● WHAT NEEDS TO BE DONE
Pick out each line below that has the word "California" in it, and copy those lines.

Collected data entries

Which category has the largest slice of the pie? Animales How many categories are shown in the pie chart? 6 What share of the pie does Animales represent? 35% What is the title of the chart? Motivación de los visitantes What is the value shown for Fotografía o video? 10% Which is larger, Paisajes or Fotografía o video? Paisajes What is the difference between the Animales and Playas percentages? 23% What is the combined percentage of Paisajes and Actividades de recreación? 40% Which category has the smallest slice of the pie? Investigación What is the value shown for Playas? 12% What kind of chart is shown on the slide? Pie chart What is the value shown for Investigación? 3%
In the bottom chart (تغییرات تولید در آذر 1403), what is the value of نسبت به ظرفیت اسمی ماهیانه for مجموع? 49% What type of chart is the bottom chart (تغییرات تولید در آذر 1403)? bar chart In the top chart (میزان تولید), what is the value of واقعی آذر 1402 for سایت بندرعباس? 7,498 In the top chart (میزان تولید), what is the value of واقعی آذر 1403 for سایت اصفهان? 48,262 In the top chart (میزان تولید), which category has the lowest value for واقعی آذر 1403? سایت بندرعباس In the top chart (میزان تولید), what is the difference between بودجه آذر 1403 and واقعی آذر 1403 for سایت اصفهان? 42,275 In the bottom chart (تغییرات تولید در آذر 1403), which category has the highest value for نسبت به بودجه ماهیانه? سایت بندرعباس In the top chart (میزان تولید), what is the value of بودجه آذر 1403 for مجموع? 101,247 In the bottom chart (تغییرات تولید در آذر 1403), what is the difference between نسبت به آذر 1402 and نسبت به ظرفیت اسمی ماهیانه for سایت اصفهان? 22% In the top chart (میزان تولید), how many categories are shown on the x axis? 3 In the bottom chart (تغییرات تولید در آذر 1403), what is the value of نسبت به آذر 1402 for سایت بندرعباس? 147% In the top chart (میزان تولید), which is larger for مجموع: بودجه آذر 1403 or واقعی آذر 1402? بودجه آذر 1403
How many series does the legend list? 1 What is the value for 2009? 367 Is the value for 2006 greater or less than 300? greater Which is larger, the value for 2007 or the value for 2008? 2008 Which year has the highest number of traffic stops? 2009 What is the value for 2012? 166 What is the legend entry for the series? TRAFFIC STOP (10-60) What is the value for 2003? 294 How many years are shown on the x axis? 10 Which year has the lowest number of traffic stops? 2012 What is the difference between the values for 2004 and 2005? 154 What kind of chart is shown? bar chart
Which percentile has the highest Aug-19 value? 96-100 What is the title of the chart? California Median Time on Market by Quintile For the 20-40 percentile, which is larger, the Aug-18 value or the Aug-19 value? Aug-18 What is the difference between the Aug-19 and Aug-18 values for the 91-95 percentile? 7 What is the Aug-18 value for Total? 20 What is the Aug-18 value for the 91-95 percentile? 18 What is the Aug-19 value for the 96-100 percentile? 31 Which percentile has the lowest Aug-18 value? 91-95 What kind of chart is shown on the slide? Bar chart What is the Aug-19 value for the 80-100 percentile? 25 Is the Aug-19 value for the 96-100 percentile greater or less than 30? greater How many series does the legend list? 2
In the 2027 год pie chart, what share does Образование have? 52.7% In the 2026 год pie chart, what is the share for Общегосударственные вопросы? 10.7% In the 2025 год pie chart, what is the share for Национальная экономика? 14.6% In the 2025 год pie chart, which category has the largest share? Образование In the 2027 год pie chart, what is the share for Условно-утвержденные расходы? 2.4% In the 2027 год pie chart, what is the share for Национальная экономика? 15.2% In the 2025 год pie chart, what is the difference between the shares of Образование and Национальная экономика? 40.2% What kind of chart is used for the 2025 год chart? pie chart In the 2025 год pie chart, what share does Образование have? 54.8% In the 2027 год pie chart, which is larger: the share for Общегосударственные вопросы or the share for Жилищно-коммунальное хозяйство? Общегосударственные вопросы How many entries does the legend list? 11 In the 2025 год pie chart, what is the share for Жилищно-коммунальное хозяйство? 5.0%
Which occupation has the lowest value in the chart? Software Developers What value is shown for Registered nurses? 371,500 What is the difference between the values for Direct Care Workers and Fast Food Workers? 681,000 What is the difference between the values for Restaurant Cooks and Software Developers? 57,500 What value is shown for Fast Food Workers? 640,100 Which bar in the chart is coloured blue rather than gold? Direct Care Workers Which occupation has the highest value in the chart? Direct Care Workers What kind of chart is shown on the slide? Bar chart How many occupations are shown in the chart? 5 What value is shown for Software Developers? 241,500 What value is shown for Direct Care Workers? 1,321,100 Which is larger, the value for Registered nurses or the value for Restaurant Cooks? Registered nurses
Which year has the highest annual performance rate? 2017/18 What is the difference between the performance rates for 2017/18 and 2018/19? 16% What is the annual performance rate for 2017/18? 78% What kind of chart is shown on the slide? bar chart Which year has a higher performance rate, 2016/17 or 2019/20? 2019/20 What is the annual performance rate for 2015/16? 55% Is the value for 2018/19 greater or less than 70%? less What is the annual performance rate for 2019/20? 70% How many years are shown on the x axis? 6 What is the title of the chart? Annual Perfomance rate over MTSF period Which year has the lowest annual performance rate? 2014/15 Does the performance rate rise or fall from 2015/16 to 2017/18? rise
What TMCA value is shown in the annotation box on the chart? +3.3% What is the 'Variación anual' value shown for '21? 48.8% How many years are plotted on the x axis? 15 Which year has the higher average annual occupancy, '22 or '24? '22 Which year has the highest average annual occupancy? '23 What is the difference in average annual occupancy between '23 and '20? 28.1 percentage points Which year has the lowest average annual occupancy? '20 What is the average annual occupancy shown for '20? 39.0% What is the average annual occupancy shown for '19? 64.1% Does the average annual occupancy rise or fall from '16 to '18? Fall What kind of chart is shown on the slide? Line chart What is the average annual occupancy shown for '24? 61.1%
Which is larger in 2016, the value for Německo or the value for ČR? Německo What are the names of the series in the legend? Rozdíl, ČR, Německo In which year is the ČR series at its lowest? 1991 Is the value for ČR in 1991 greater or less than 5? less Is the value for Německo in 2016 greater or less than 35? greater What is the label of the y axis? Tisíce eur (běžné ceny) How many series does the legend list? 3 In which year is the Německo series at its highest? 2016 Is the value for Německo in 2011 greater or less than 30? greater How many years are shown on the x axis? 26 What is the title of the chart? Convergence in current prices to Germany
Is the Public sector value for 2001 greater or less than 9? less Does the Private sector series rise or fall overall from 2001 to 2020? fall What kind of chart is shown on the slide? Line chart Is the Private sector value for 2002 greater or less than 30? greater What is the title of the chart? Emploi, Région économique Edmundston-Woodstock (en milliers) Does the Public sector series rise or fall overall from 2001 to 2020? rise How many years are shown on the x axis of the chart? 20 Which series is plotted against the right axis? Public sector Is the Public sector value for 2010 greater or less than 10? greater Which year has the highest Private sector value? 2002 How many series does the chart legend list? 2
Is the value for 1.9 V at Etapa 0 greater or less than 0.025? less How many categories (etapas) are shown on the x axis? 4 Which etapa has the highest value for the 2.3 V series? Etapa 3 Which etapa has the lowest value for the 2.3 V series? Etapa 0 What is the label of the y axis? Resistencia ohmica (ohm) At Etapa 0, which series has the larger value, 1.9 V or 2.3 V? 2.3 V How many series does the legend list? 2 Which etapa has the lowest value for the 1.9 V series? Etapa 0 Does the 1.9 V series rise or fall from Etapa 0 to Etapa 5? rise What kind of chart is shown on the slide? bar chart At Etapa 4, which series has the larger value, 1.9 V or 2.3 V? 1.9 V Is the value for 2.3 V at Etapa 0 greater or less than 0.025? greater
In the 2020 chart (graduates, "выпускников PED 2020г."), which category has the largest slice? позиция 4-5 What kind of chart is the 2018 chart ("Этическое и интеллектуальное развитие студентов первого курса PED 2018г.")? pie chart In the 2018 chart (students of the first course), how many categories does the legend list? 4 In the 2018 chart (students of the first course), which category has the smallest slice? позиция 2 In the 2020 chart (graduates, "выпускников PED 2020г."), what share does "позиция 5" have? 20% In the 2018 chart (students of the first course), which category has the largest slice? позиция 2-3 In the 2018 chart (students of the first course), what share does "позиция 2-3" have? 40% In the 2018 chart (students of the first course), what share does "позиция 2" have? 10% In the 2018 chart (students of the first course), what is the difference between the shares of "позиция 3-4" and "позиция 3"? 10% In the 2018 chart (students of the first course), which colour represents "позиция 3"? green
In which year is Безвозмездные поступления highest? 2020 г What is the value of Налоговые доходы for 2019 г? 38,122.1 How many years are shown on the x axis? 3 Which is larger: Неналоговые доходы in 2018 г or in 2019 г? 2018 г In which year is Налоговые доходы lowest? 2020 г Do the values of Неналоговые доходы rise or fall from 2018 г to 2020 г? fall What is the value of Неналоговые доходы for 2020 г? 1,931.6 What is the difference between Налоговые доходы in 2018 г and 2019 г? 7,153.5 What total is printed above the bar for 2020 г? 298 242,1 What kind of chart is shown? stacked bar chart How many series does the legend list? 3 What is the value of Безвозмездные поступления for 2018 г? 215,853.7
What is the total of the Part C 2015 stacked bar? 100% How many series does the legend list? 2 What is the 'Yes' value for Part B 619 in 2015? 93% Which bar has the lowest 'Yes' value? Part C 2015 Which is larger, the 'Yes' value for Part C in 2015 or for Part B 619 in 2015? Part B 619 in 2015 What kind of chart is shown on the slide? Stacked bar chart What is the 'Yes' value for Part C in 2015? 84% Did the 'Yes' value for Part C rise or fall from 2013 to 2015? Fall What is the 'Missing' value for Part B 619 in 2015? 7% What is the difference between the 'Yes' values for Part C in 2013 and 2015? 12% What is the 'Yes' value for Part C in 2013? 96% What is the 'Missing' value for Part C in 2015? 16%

● RESPONSE
Which percentile has the highest Aug-19 value? 96-100 What is the title of the chart? California Median Time on Market by Quintile For the 20-40 percentile, which is larger, the Aug-18 value or the Aug-19 value? Aug-18 What is the difference between the Aug-19 and Aug-18 values for the 91-95 percentile? 7 What is the Aug-18 value for Total? 20 What is the Aug-18 value for the 91-95 percentile? 18 What is the Aug-19 value for the 96-100 percentile? 31 Which percentile has the lowest Aug-18 value? 91-95 What kind of chart is shown on the slide? Bar chart What is the Aug-19 value for the 80-100 percentile? 25 Is the Aug-19 value for the 96-100 percentile greater or less than 30? greater How many series does the legend list? 2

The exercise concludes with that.